Creating in a different community

During this year’s artist in residency program of Centro Selva Art and Science, participating artists are from Argentina, England, Peru, Suriname and USA. During this program I interact with and learn from another community then where I am from. Diana Riesco-Lind, one of the participating artists, is the president of this Peruvian nonprofit organization. I have the opportunity to work with her, and people of Manco Capac. This is a small village in Ucayali, Peru. People here are living mostly from agriculture and farming. The name ‘Manco Capac’ comes from a myth, about the first Inca king that thought agriculture to the people. Together Centro Selva and I create an impact in this small community.

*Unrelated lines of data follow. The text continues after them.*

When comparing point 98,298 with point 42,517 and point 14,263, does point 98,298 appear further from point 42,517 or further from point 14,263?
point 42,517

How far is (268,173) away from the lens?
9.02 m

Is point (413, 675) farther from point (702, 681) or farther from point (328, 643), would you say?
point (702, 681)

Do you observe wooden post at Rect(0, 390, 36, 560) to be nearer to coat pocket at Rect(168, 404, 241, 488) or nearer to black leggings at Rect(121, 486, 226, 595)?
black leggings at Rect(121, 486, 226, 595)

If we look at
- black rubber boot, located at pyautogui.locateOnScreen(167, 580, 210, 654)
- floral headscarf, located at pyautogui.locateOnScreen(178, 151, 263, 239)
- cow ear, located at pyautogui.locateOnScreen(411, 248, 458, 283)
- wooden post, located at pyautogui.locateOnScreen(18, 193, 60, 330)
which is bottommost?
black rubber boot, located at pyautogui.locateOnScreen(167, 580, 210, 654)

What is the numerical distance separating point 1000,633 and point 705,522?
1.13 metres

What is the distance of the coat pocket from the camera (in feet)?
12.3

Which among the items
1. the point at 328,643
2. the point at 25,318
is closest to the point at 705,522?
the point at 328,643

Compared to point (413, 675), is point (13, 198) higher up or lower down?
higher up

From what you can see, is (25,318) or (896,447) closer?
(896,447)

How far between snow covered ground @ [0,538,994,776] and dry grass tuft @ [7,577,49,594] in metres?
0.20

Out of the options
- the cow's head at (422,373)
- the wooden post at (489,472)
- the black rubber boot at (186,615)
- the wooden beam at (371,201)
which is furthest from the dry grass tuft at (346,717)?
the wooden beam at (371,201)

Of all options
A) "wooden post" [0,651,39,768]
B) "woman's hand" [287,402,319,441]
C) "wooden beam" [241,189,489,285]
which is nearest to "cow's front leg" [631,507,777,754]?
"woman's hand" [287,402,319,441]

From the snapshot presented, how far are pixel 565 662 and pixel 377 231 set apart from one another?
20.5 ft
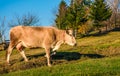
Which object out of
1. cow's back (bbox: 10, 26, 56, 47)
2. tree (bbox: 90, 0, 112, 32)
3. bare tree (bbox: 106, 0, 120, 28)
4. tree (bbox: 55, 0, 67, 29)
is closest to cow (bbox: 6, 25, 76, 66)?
cow's back (bbox: 10, 26, 56, 47)

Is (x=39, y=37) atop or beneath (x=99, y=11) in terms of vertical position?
beneath

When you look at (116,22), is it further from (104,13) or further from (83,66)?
(83,66)

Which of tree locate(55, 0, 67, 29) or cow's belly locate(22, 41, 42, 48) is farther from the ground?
tree locate(55, 0, 67, 29)

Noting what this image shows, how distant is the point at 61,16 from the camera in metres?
77.9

As part of this residency, Diana and I work with the local community. To create a public sculpture around a welt, that is not in use anymore. This artwork rises at a place where the community often gathers. I believe that this public artwork and the welt are beautiful metamorphoses for new life that emerges from something that has come to an end. When I applied for the residency, my idea is to work on the themes of live, death and rebirth. While interacting with the community and working together with Diana, changes are made to the concept I applied with. Two meetings with the people here, in which a creative process takes place, lead us to adjust the first concept. The output is a pyramid-like structure that is decorated with elements the community members brought up. While the first idea is to create a closed pyramid, the final a group of triangles that forms an open result pyramid. ‘This shows more optimism’ I think to myself now. ‘It is like the opening of a flower’, I remember telling Diana. To the community the sculpture shows pride and prosperity. Could this be seen as a translation of life, death and rebirth? Anyway, the people in Manco Capac identify themselves in the artwork. When it will be done, an object that captures what this community loves and how they think about their village, will stands out for every passerby to see. 

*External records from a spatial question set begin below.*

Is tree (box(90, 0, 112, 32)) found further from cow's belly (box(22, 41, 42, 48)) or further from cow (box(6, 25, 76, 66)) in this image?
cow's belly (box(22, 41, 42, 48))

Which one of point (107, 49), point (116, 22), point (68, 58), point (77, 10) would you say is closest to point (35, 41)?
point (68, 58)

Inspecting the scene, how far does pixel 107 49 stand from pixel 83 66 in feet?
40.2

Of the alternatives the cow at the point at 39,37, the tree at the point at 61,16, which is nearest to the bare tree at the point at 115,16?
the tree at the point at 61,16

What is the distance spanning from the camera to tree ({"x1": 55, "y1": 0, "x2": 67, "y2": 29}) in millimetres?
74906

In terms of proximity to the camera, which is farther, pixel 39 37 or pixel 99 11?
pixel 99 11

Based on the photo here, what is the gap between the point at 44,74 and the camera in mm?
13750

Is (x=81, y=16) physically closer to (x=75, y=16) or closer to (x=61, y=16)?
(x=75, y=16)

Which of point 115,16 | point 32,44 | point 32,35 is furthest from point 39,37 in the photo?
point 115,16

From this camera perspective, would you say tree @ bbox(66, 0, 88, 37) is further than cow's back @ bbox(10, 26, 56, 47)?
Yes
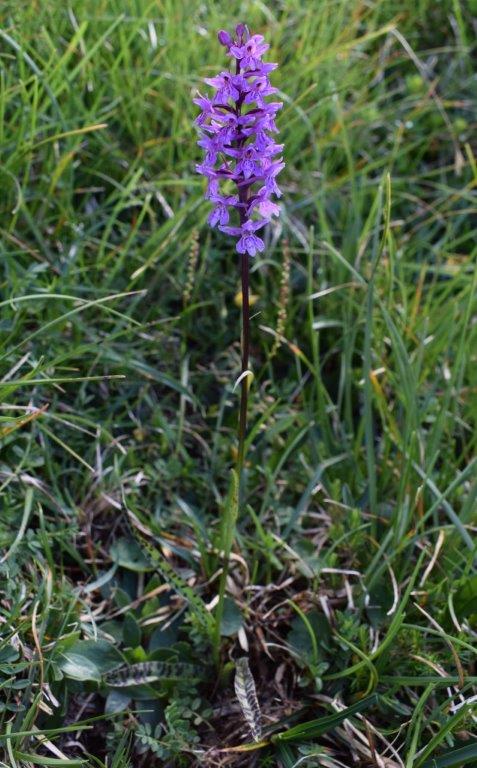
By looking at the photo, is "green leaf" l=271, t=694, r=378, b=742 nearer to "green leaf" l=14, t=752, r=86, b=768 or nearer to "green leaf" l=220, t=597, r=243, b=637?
"green leaf" l=220, t=597, r=243, b=637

In total we are seven artists on a farm in Ucayali. At the start of this year’s international program of Sentro Selva, we are taken on a walk, on sightseeing in the city, and stay one night in the village of the Shipibo community working with their children. Shipibo an indigenous groups of the Amazon in Peru that is known by deforming their skull. In the days they use to deform the scull of a new born, a technique for esthetic purpose, the belief is that this makes them stand further from the ape. Learning about this tradition, that is starving nowadays, is a spark to me. It brings me to questions about their technique, the human mind, and about evolution. ‘What influence might this tradition have on the brain of Shipibo people over time?’ I ask myself. Using this dying tradition as an inspiration could be a great value for my work as an artist. This way I can think about technology in a new way. 

This residency is different than a previous program I am in, before arriving in Peru. In the other program, at Arquetopia, I am also with an international group of artists and art historians. This is a six weeks artist in residency in Peubla, Mexico. A difference between the two programsis that the first one’s focus is on the process: learning through art workshops, attending art history seminars, receiving readings every week, and a weekly individual or group critique. Centro Selva’s residency focuses on creating art products that are inspired by the Amazon.